MD Anderson had a pre-existing policy of splitting the net proceeds of certain transactions involving the transfer of intellectual property of MD Anderson with the creators of such intellectual property. In accordance with such policy, if MD Anderson sells all or any portion of the License Shares or the Incentive Shares, a portion of the proceeds of such sale will be first used to pay third party contractual commitments and expenses of MD Anderson, and the remainder of such proceeds shall be allocated 50% to MD Anderson and 50% to the creators of the intellectual property underlying the MD Anderson License, which we refer to as the Creators, one of whom is Dr. Cooper. Pursuant to a memorandum among MD Anderson and the Creators dated March 13, 2015, Dr. Cooper is entitled to approximately 64.8% of such aggregate proceeds allocated to the Creators. The approximate dollar value of this interest depends on a number of factors outside of Dr. Cooper’s control and is not known at this time. Pursuant to an Investment Management Services Agreement with MD Anderson, the University of Texas Investment Management Co., or UTIMCO, an institutional investment advisor, holds the License Shares and the Incentive Shares on behalf of MD Anderson and is authorized to exercise investment discretion and voting power with respect
to such shares on behalf of MD Anderson. Accordingly, Dr. Cooper has no voting power, investment power or control over if or when the License Shares or the Incentive Shares will be sold, if ever, or the timing of the receipt of the proceeds, if any, from the sale of such shares.
Transition of Jonathan Lewis, M.D., Ph.D.
Concurrently with the appointment of Dr. Cooper as the Company’s Chief Executive Officer, Jonathan Lewis, M.D., Ph.D. has transitioned into a new role with the Company in which he will cease to serve as our Chief Executive Officer, but will continue to serve as a director of the Company. Dr. Lewis’ last day of employment with the Company will be May 8, 2015. This transition is not a result of any occurrence that would require disclosure under Item 5.02(a) of Form 8-K.

RECORDS PROVIDED:
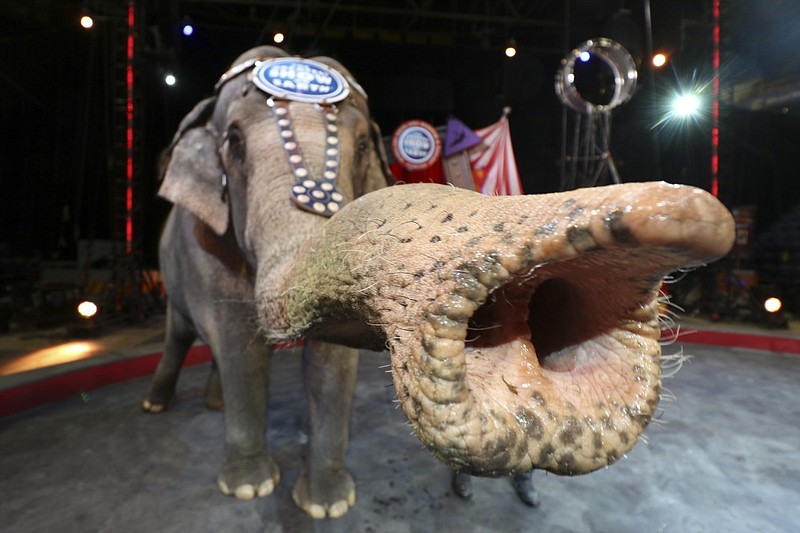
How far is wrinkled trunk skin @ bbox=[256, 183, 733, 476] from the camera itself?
18.5 inches

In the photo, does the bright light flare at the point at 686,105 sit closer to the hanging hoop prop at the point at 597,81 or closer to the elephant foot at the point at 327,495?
the hanging hoop prop at the point at 597,81

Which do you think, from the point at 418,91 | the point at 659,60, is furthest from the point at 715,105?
the point at 418,91

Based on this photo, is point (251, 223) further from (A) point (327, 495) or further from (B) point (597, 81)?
(B) point (597, 81)

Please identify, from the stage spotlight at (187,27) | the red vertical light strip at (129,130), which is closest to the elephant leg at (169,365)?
the red vertical light strip at (129,130)

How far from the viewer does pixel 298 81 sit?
1.53 m

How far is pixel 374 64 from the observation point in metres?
6.21

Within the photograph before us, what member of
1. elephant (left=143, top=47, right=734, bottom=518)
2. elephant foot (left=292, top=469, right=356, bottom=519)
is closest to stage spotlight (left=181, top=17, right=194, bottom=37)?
elephant (left=143, top=47, right=734, bottom=518)

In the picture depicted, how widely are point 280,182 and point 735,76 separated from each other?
618 centimetres

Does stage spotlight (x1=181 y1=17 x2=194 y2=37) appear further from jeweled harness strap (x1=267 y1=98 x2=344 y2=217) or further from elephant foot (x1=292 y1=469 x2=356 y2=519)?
elephant foot (x1=292 y1=469 x2=356 y2=519)

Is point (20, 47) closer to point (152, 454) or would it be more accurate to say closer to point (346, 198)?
point (152, 454)

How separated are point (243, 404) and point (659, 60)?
18.6ft

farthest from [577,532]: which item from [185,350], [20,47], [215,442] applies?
[20,47]

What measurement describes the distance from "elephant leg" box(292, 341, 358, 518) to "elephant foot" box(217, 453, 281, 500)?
0.38 ft

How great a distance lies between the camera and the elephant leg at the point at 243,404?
1741 millimetres
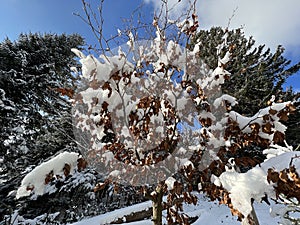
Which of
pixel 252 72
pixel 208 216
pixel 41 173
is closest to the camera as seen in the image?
pixel 41 173

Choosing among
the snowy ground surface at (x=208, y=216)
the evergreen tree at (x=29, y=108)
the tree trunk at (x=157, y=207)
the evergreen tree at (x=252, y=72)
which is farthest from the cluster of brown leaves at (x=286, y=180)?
the evergreen tree at (x=252, y=72)

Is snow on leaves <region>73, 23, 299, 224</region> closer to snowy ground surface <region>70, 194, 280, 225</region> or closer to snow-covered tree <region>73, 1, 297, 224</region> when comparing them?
snow-covered tree <region>73, 1, 297, 224</region>

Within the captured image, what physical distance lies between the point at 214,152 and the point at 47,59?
9.60 meters

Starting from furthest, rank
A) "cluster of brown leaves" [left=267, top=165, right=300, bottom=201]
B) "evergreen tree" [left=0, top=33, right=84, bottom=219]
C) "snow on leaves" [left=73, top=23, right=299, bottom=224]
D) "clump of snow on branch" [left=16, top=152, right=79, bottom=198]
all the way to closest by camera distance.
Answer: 1. "evergreen tree" [left=0, top=33, right=84, bottom=219]
2. "snow on leaves" [left=73, top=23, right=299, bottom=224]
3. "clump of snow on branch" [left=16, top=152, right=79, bottom=198]
4. "cluster of brown leaves" [left=267, top=165, right=300, bottom=201]

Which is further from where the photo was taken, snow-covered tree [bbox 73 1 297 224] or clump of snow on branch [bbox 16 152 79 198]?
snow-covered tree [bbox 73 1 297 224]

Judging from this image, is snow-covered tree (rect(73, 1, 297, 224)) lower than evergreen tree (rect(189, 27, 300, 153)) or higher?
lower

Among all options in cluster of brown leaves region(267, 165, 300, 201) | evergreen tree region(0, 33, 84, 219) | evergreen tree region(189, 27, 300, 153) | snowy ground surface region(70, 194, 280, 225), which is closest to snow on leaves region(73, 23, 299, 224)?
cluster of brown leaves region(267, 165, 300, 201)

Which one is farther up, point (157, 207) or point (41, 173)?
point (41, 173)

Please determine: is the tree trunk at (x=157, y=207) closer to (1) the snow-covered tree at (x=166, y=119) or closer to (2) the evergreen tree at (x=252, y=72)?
(1) the snow-covered tree at (x=166, y=119)

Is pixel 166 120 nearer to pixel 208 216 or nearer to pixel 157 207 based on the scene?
pixel 157 207

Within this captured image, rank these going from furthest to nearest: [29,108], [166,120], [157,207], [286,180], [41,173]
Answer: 1. [29,108]
2. [166,120]
3. [157,207]
4. [41,173]
5. [286,180]

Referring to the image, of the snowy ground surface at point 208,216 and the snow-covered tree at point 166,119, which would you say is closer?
the snow-covered tree at point 166,119

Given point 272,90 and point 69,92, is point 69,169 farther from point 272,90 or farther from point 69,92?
point 272,90

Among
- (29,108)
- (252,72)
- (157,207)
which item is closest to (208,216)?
(157,207)
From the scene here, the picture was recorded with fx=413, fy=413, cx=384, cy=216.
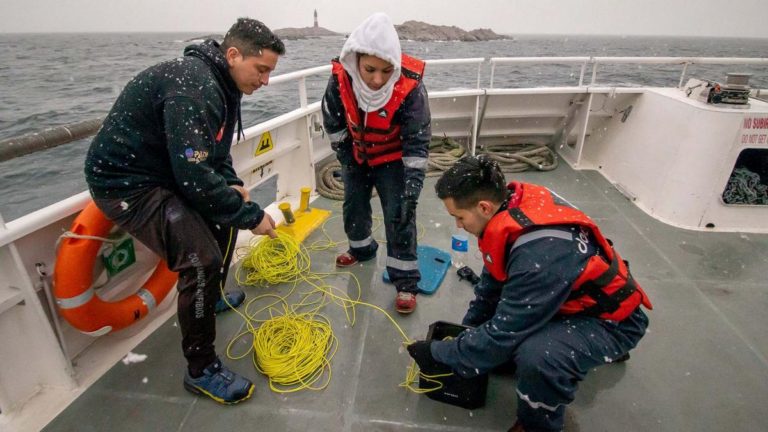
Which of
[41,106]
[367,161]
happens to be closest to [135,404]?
[367,161]

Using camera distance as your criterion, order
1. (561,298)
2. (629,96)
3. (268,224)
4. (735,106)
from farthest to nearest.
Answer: (629,96), (735,106), (268,224), (561,298)

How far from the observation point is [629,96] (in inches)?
157

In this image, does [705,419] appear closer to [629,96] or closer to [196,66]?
[196,66]

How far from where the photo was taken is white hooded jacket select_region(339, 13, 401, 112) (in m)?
1.85

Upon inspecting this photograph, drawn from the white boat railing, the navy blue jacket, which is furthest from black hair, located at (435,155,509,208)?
the white boat railing

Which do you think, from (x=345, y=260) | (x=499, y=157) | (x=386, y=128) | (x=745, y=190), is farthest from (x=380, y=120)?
(x=745, y=190)

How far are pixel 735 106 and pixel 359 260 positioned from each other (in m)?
2.96

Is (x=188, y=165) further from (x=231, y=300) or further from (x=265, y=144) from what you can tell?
(x=265, y=144)

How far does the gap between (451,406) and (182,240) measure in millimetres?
1290

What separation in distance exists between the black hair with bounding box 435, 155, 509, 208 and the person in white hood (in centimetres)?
61

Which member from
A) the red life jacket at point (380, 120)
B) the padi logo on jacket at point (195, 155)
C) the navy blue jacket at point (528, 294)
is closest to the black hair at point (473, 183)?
the navy blue jacket at point (528, 294)

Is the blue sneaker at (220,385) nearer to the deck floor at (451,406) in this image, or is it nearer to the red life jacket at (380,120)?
the deck floor at (451,406)

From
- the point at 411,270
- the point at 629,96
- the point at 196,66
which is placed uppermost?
the point at 196,66

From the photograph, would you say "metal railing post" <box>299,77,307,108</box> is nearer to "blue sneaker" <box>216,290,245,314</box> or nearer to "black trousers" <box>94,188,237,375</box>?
"blue sneaker" <box>216,290,245,314</box>
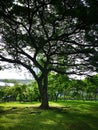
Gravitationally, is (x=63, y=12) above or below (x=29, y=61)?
above

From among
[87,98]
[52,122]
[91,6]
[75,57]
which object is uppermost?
[91,6]

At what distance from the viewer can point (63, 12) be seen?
1267 centimetres

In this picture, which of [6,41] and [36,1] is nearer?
[36,1]

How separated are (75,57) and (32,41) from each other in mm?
4741

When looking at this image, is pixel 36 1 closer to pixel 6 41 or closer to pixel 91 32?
pixel 91 32

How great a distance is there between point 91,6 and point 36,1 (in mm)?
3068

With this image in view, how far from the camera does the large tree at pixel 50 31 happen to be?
12250mm

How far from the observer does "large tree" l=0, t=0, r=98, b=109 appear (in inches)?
482

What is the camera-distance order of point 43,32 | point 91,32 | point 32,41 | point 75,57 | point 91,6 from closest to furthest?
point 91,6 → point 91,32 → point 32,41 → point 43,32 → point 75,57

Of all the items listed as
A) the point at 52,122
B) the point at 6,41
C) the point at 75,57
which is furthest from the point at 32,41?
the point at 52,122

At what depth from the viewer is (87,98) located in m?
40.9

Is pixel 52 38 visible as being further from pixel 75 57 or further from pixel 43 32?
pixel 75 57

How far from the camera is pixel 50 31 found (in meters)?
16.3

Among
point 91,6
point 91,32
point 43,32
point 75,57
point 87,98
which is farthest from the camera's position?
point 87,98
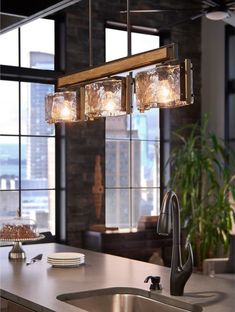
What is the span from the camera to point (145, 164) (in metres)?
6.61

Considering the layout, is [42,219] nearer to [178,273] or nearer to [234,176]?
[234,176]

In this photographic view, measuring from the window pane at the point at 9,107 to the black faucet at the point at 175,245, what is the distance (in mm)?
3599

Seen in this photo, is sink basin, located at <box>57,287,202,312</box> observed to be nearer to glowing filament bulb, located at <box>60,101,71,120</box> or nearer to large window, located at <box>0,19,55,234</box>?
glowing filament bulb, located at <box>60,101,71,120</box>

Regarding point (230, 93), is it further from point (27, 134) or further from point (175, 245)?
point (175, 245)

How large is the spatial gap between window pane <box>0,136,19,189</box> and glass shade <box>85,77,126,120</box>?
3.17 m

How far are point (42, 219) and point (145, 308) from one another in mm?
3591

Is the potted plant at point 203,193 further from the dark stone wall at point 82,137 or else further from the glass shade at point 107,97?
the glass shade at point 107,97

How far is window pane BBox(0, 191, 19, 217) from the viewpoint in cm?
560

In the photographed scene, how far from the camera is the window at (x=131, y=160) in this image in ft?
20.6

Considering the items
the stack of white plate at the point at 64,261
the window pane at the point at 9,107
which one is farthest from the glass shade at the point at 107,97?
the window pane at the point at 9,107

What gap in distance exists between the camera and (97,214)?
6000 mm

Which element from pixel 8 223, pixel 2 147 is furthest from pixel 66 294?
pixel 2 147

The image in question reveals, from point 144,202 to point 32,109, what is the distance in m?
1.77

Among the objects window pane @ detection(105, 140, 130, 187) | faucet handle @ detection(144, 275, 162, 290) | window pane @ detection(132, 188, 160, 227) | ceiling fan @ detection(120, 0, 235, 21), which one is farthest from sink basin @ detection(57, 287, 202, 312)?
window pane @ detection(132, 188, 160, 227)
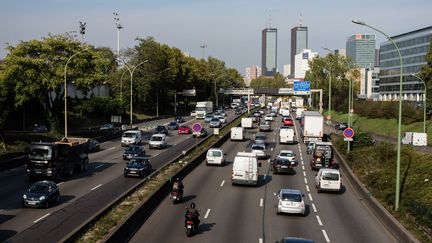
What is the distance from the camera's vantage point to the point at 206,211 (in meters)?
25.8

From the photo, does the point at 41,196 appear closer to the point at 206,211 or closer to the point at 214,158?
the point at 206,211

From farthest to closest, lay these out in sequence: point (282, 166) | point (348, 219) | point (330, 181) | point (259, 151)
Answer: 1. point (259, 151)
2. point (282, 166)
3. point (330, 181)
4. point (348, 219)

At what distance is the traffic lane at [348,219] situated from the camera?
72.0ft

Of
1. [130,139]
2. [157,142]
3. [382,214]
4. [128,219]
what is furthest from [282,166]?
[130,139]

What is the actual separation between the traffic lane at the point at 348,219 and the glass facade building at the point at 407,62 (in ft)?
309

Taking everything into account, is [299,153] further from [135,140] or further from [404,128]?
[404,128]

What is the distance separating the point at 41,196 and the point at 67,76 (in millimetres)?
33615

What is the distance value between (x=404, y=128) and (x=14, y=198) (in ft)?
202

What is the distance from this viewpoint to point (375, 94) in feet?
636

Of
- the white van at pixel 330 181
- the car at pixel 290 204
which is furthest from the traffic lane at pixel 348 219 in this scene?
the car at pixel 290 204

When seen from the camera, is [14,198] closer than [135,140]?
Yes

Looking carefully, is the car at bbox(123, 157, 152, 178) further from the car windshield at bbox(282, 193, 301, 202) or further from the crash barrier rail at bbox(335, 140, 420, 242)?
the crash barrier rail at bbox(335, 140, 420, 242)

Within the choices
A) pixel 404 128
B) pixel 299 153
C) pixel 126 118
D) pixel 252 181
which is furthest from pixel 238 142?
pixel 126 118

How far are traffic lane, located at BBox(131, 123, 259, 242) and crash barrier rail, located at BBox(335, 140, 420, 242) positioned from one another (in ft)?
20.3
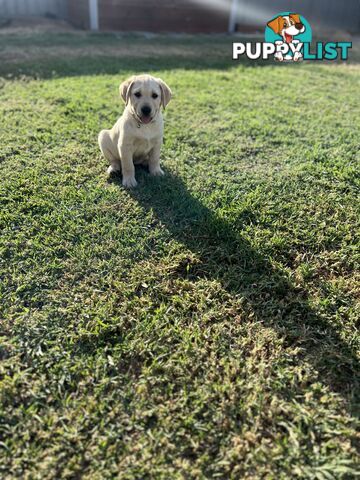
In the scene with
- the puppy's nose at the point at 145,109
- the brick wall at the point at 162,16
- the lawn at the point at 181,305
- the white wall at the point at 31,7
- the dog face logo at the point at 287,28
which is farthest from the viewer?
the white wall at the point at 31,7

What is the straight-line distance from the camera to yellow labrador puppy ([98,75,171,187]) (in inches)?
136

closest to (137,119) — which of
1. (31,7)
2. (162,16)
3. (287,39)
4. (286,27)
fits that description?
(287,39)

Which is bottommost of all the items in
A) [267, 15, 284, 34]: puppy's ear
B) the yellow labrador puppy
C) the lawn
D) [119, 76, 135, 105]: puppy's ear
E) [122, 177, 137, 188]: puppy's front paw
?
the lawn

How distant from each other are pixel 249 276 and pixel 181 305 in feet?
2.01

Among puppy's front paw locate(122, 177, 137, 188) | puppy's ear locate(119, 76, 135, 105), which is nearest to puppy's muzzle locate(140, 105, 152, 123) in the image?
puppy's ear locate(119, 76, 135, 105)

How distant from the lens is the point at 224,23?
1334cm

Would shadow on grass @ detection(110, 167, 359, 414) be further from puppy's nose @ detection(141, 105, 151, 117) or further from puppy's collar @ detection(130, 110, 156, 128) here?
puppy's nose @ detection(141, 105, 151, 117)

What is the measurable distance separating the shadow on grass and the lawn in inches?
0.5

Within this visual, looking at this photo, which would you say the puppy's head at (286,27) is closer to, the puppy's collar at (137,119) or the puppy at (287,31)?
the puppy at (287,31)

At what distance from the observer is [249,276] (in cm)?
295

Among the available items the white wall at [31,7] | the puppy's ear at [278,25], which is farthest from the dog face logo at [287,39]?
the white wall at [31,7]

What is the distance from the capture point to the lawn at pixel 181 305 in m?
1.96

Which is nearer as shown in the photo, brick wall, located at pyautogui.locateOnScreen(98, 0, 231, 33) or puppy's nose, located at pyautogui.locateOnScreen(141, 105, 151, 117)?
puppy's nose, located at pyautogui.locateOnScreen(141, 105, 151, 117)

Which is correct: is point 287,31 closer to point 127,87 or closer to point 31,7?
point 127,87
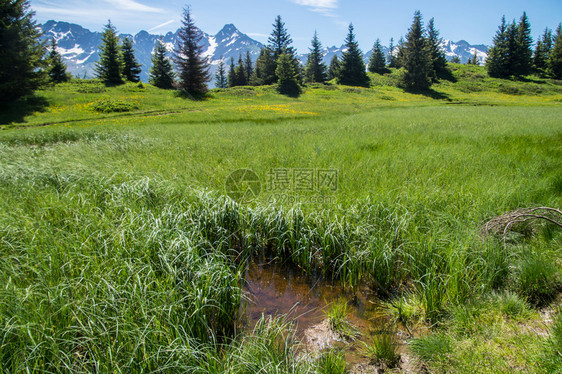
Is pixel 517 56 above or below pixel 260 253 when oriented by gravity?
above

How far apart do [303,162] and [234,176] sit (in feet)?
5.07

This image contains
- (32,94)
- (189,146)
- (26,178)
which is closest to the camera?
(26,178)

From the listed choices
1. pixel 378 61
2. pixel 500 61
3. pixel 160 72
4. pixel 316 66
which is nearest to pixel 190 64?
pixel 160 72

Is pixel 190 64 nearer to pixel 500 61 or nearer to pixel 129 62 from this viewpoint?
pixel 129 62

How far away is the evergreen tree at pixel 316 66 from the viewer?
51188 mm

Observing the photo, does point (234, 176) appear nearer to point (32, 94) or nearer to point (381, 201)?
point (381, 201)

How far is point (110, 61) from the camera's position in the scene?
33.1m

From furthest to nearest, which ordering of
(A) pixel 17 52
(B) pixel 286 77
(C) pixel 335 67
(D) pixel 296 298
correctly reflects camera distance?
(C) pixel 335 67 < (B) pixel 286 77 < (A) pixel 17 52 < (D) pixel 296 298

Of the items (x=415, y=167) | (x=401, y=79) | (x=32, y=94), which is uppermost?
(x=401, y=79)

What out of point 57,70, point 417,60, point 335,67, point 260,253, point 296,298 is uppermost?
point 335,67

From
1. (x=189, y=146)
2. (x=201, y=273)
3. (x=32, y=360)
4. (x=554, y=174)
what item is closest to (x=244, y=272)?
(x=201, y=273)

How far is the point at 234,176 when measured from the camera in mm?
5160

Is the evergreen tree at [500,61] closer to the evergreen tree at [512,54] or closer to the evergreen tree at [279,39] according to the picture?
the evergreen tree at [512,54]

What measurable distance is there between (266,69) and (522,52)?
4931 centimetres
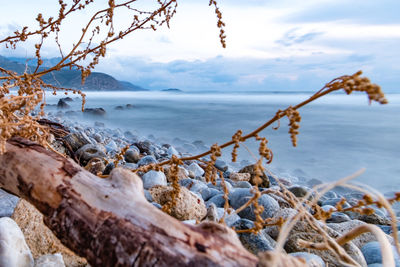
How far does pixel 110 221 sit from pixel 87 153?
12.0 ft

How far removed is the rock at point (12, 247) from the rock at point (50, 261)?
0.16 ft

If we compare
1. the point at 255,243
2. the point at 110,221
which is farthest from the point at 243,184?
the point at 110,221

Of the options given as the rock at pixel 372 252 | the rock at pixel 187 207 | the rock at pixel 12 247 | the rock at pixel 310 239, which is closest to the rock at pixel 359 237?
the rock at pixel 372 252

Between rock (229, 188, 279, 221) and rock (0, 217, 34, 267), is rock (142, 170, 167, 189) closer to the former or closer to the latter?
rock (229, 188, 279, 221)

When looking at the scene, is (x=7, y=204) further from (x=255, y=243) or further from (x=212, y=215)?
(x=255, y=243)

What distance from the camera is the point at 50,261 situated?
1733mm

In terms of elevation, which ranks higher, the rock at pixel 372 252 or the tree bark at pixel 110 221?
the tree bark at pixel 110 221

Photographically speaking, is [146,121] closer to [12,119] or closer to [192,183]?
[192,183]

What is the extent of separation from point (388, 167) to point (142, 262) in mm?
10707

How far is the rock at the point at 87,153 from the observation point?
14.9 ft

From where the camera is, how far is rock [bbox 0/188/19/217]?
2.08 m

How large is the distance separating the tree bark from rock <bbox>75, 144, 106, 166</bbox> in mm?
3029

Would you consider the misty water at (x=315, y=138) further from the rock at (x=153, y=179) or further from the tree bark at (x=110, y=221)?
the tree bark at (x=110, y=221)

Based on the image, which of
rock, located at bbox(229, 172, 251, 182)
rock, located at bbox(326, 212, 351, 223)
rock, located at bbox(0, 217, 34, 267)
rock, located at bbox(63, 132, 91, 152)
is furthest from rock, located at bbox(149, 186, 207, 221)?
rock, located at bbox(63, 132, 91, 152)
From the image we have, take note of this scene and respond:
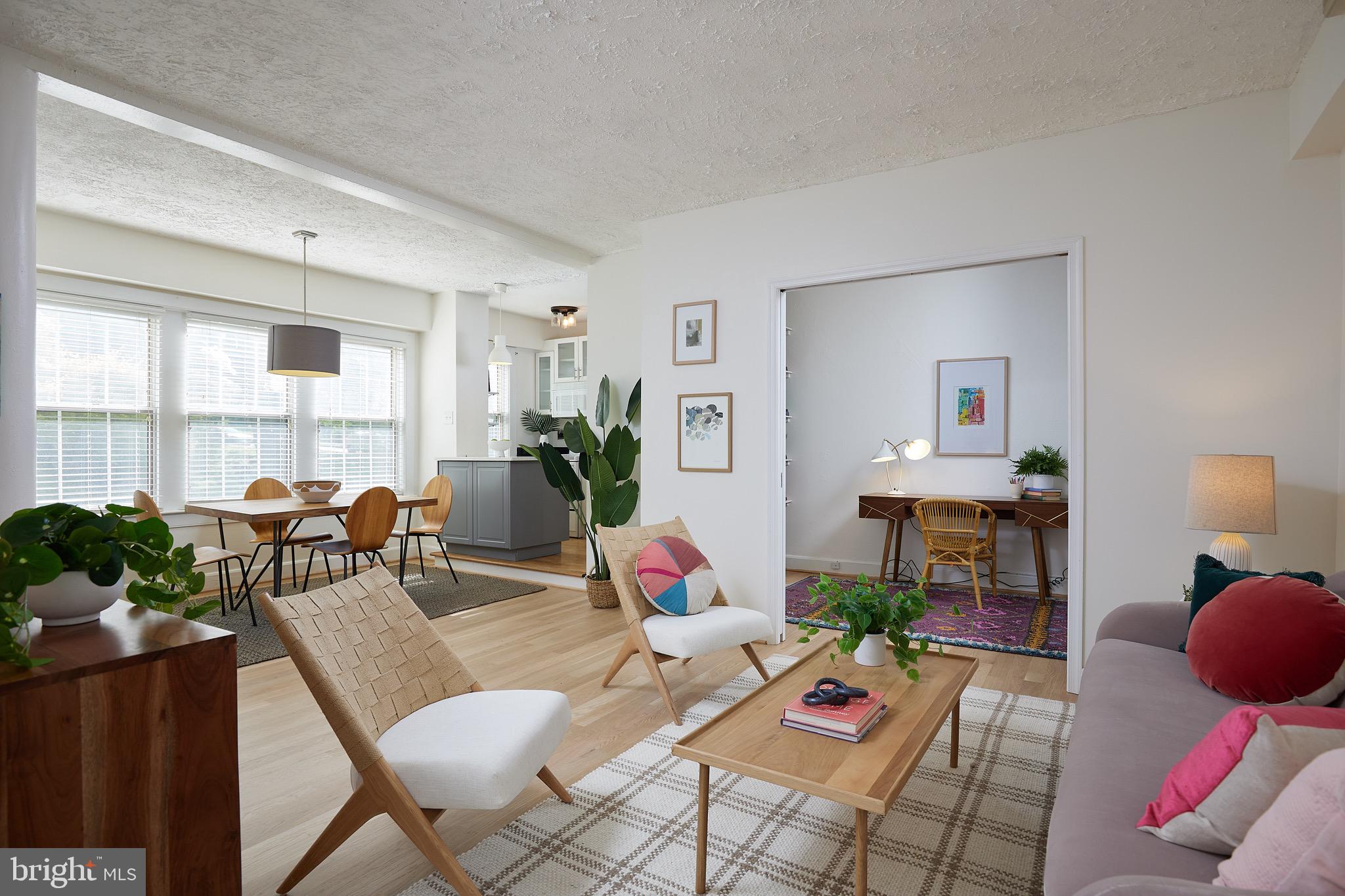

EXERCISE REQUIREMENTS:
• A. According to the filing excerpt, what share of the proceeds allocated to the Creators is Dr. Cooper entitled to?
• B. Extend the filing excerpt on MD Anderson and the company's leadership change, beginning after its last sentence.
The rows come from a different source than the filing excerpt.

YOUR RESPONSES:
• A. Approximately 64.8%.

• B.
The foregoing description of the Agreement is qualified in its entirety by reference to the Agreement which is filed as Exhibit 10.1 to this Current Report on Form 8-K. The foregoing description of each of the Letter Agreement, the License Shares Securities Issuance Agreement, the Incentive Shares Securities Issuance Agreement, the Registration Rights Agreement and the MD Anderson License is only a summary and is qualified in its entirety by reference to such agreements, which are filed as Exhibits 10.1, 10.2, 10.3, 10.4 and 10.5, respectively, to our Current Report on Form 8-K, filed on January 14, 2015 and as amended on January 28, 2015, and are incorporated herein by reference.
On May 7, 2015, the Company issued a press release announcing the appointment of Dr. Cooper as the Company’s Chief Executive Officer. The press release is attached to this Current Report on Form 8-K as Exhibit 99.1 and is incorporated herein by reference.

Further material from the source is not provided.